*Information provided*.

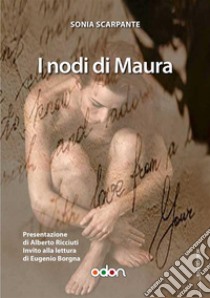 I nodi di Maura. E-book. Formato EPUB ebook di Sonia Scarpante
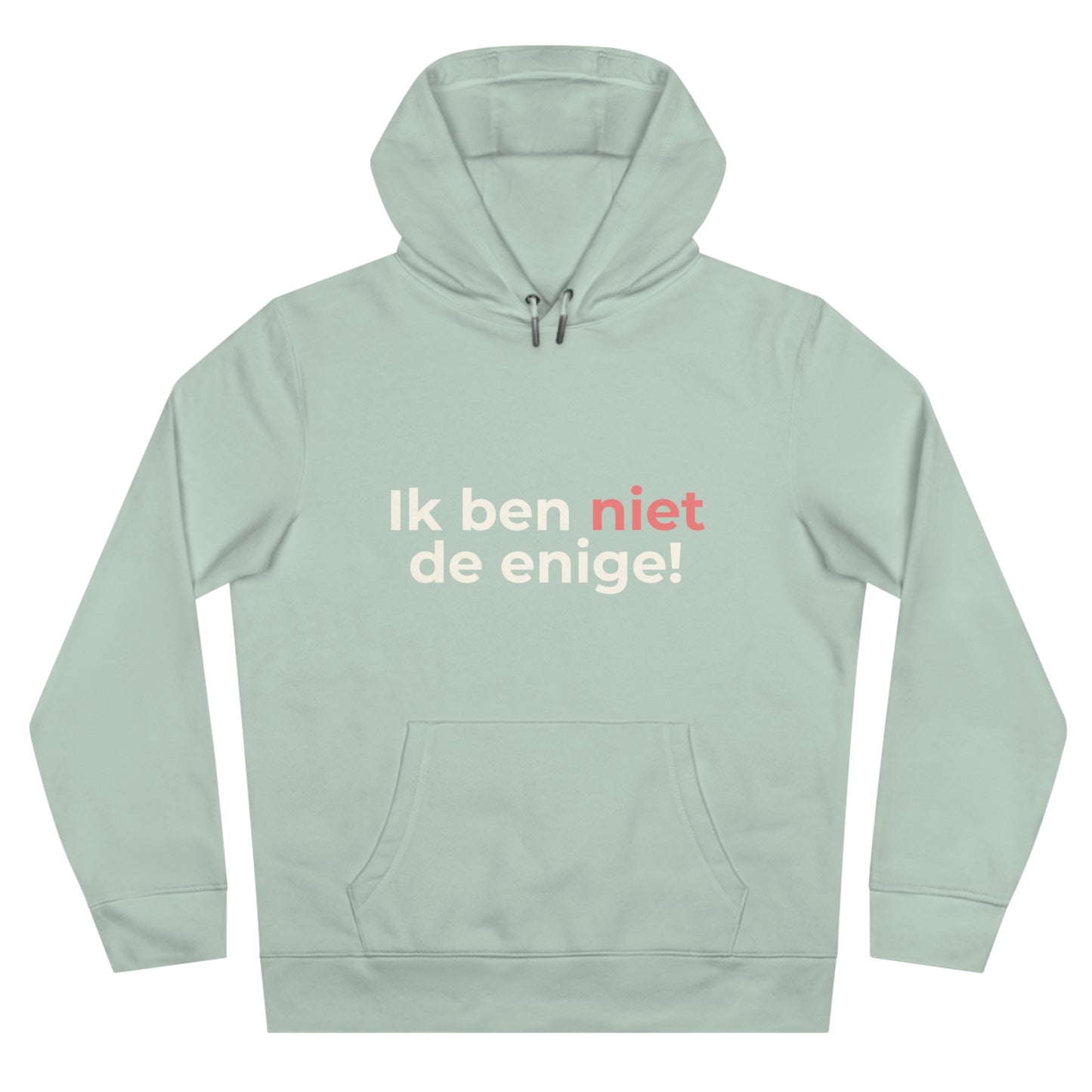 Hoodie - Ik ben niet de enige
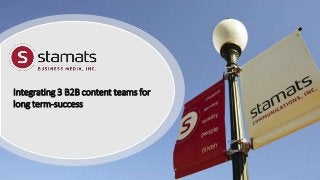 @ctrappe | @stamats
Integrating 3 B2B content teams for
long term-success
 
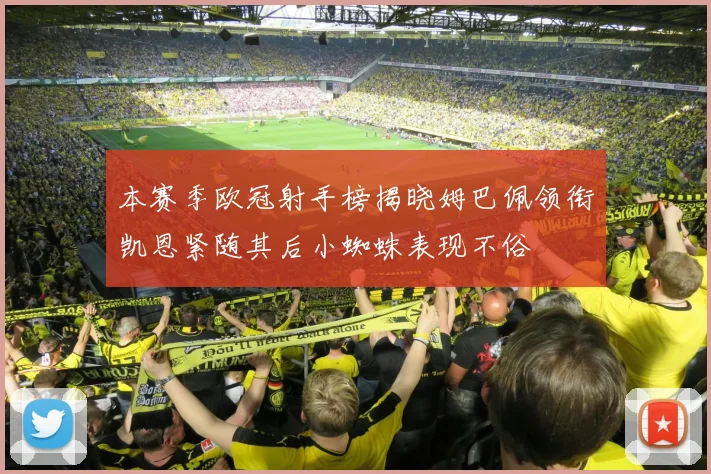 本赛季欧冠射手榜揭晓姆巴佩领衔凯恩紧随其后小蜘蛛表现不俗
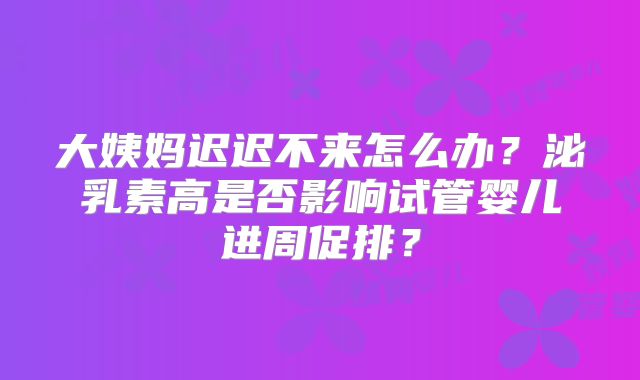 大姨妈迟迟不来怎么办?泌乳素高是否影响试管婴儿进周促排?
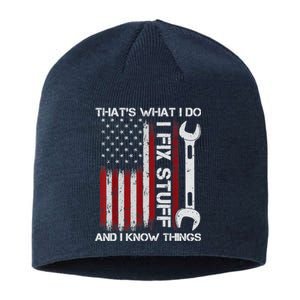 That's What I Do I Fix Stuff And I Know Things American Flag Sustainable Beanie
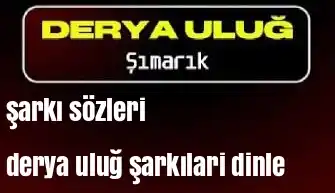 Derya Uluğ “Şımarık” şarkısı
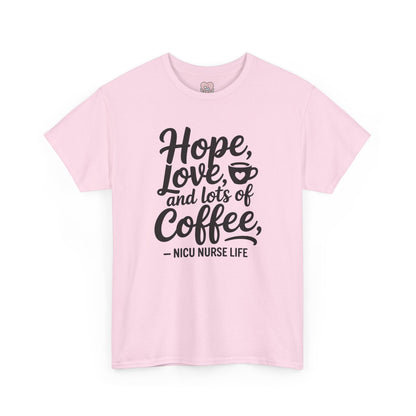Hope Love and Lots of Coffee NICU Nurse Life T-Shirt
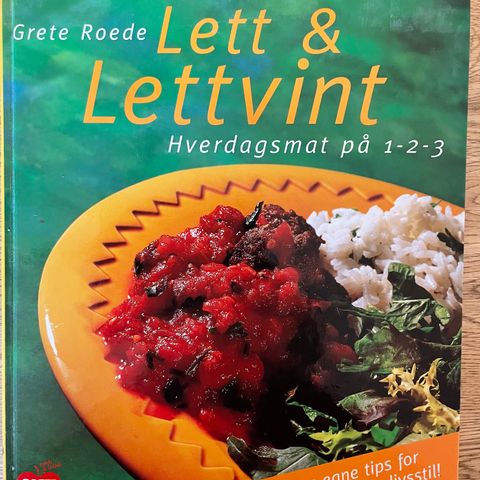Grete Roede Lett & Lettvint hverdagsmat på 1-2-3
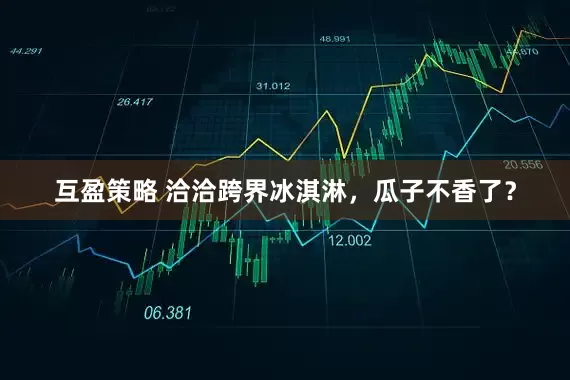 互盈策略 洽洽跨界冰淇淋,瓜子不香了?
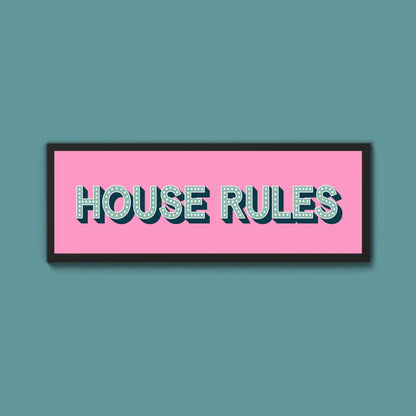 House Rules Framed Print (New Style) - Above The Door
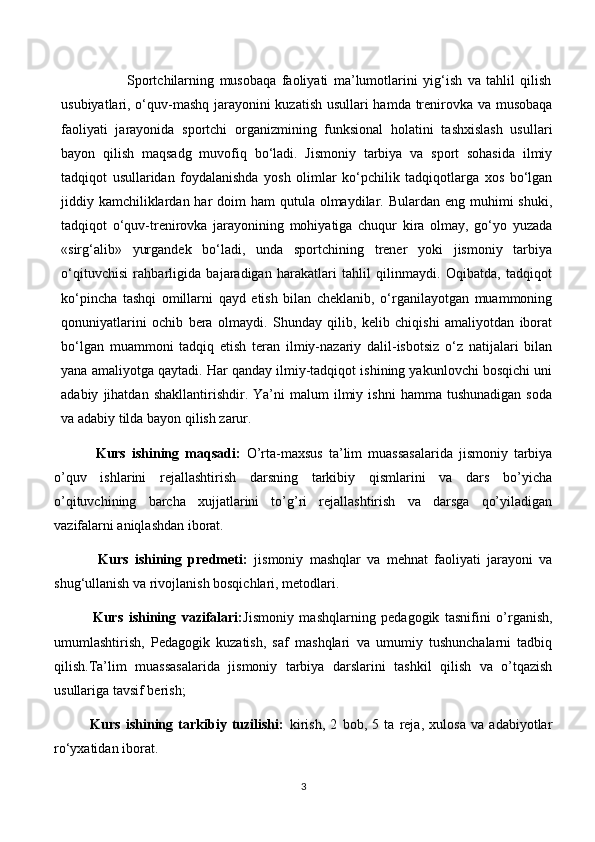                         Sportchilarning   musobaqa   faoliyati   ma’lumotlarini   yig‘ish   va   tahlil   qilish
usubiyatlari, o‘quv-mashq jarayonini kuzatish usullari hamda trenirovka va musobaqa
faoliyati   jarayonida   sportchi   organizmining   funksional   holatini   tashxislash   usullari
bayon   qilish   maqsadg   muvofiq   bo‘ladi.   Jismoniy   tarbiya   va   sport   sohasida   ilmiy
tadqiqot   usullaridan   foydalanishda   yosh   olimlar   ko‘pchilik   tadqiqotlarga   xos   bo‘lgan
jiddiy kamchiliklardan har  doim  ham  qutula olmaydilar. Bulardan eng muhimi  shuki,
tadqiqot   o‘quv-trenirovka   jarayonining   mohiyatiga   chuqur   kira   olmay,   go‘yo   yuzada
«sirg‘alib»   yurgandek   bo‘ladi,   unda   sportchining   trener   yoki   jismoniy   tarbiya
o‘qituvchisi   rahbarligida   bajaradigan   harakatlari   tahlil   qilinmaydi.   Oqibatda,   tadqiqot
ko‘pincha   tashqi   omillarni   qayd   etish   bilan   cheklanib,   o‘rganilayotgan   muammoning
qonuniyatlarini   ochib   bera   olmaydi.   Shunday   qilib,   kelib   chiqishi   amaliyotdan   iborat
bo‘lgan   muammoni   tadqiq   etish   teran   ilmiy-nazariy   dalil-isbotsiz   o‘z   natijalari   bilan
yana amaliyotga qaytadi. Har qanday ilmiy-tadqiqot ishining yakunlovchi bosqichi uni
adabiy   jihatdan   shakllantirishdir.   Ya’ni   malum   ilmiy  ishni   hamma   tushunadigan   soda
va adabiy tilda bayon qilish zarur. 
              Kurs   ishining   maqsadi:   O’rta-maxsus   ta’lim   muassasalarida   jismoniy   tarbiya
o’quv   ishlarini   rejallashtirish   darsning   tarkibiy   qismlarini   va   dars   bo’yicha
o’qituvchining   barcha   xujjatlarini   to’g’ri   rejallashtirish   va   darsga   qo’yiladigan
vazifalarni aniqlashdan iborat. 
              Kurs   ishining   predmeti:   jismoniy   mashqlar   va   mehnat   faoliyati   jarayoni   va
shug‘ullanish va rivojlanish bosqichlari, metodlari.
              Kurs   ishining   vazifalari: Jismoniy   mashqlarning   pedagogik   tasnifini   o’rganish,
umumlashtirish,   Pedagogik   kuzatish,   saf   mashqlari   va   umumiy   tushunchalarni   tadbiq
qilish.Ta’lim   muassasalarida   jismoniy   tarbiya   darslarini   tashkil   qilish   va   o’tqazish
usullariga tavsif berish;
              Kurs   ishining   tarkibiy   tuzilishi:   kirish,   2   bob,   5   ta   reja,   xulosa   va   adabiyotlar
ro‘yxatidan iborat.     
3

*What you have to do*. An exact copy of all the lines above is required, with the pictures removed.

*Written reply*.
 I nodi di Maura. E-book. Formato EPUB ebook di Sonia Scarpante
 Hoodie - Ik ben niet de enige
 @ctrappe | @stamats
Integrating 3 B2B content teams for
long term-success
 
 本赛季欧冠射手榜揭晓姆巴佩领衔凯恩紧随其后小蜘蛛表现不俗
 大姨妈迟迟不来怎么办?泌乳素高是否影响试管婴儿进周促排?
 That's What I Do I Fix Stuff And I Know Things American Flag Sustainable Beanie
 Derya Uluğ “Şımarık” şarkısı
Hope Love and Lots of Coffee NICU Nurse Life T-Shirt
Grete Roede Lett & Lettvint hverdagsmat på 1-2-3
 互盈策略 洽洽跨界冰淇淋,瓜子不香了?
 House Rules Framed Print (New Style) - Above The Door
                         Sportchilarning   musobaqa   faoliyati   ma’lumotlarini   yig‘ish   va   tahlil   qilish
usubiyatlari, o‘quv-mashq jarayonini kuzatish usullari hamda trenirovka va musobaqa
faoliyati   jarayonida   sportchi   organizmining   funksional   holatini   tashxislash   usullari
bayon   qilish   maqsadg   muvofiq   bo‘ladi.   Jismoniy   tarbiya   va   sport   sohasida   ilmiy
tadqiqot   usullaridan   foydalanishda   yosh   olimlar   ko‘pchilik   tadqiqotlarga   xos   bo‘lgan
jiddiy kamchiliklardan har  doim  ham  qutula olmaydilar. Bulardan eng muhimi  shuki,
tadqiqot   o‘quv-trenirovka   jarayonining   mohiyatiga   chuqur   kira   olmay,   go‘yo   yuzada
«sirg‘alib»   yurgandek   bo‘ladi,   unda   sportchining   trener   yoki   jismoniy   tarbiya
o‘qituvchisi   rahbarligida   bajaradigan   harakatlari   tahlil   qilinmaydi.   Oqibatda,   tadqiqot
ko‘pincha   tashqi   omillarni   qayd   etish   bilan   cheklanib,   o‘rganilayotgan   muammoning
qonuniyatlarini   ochib   bera   olmaydi.   Shunday   qilib,   kelib   chiqishi   amaliyotdan   iborat
bo‘lgan   muammoni   tadqiq   etish   teran   ilmiy-nazariy   dalil-isbotsiz   o‘z   natijalari   bilan
yana amaliyotga qaytadi. Har qanday ilmiy-tadqiqot ishining yakunlovchi bosqichi uni
adabiy   jihatdan   shakllantirishdir.   Ya’ni   malum   ilmiy  ishni   hamma   tushunadigan   soda
va adabiy tilda bayon qilish zarur. 
              Kurs   ishining   maqsadi:   O’rta-maxsus   ta’lim   muassasalarida   jismoniy   tarbiya
o’quv   ishlarini   rejallashtirish   darsning   tarkibiy   qismlarini   va   dars   bo’yicha
o’qituvchining   barcha   xujjatlarini   to’g’ri   rejallashtirish   va   darsga   qo’yiladigan
vazifalarni aniqlashdan iborat. 
              Kurs   ishining   predmeti:   jismoniy   mashqlar   va   mehnat   faoliyati   jarayoni   va
shug‘ullanish va rivojlanish bosqichlari, metodlari.
              Kurs   ishining   vazifalari: Jismoniy   mashqlarning   pedagogik   tasnifini   o’rganish,
umumlashtirish,   Pedagogik   kuzatish,   saf   mashqlari   va   umumiy   tushunchalarni   tadbiq
qilish.Ta’lim   muassasalarida   jismoniy   tarbiya   darslarini   tashkil   qilish   va   o’tqazish
usullariga tavsif berish;
              Kurs   ishining   tarkibiy   tuzilishi:   kirish,   2   bob,   5   ta   reja,   xulosa   va   adabiyotlar
ro‘yxatidan iborat.     
3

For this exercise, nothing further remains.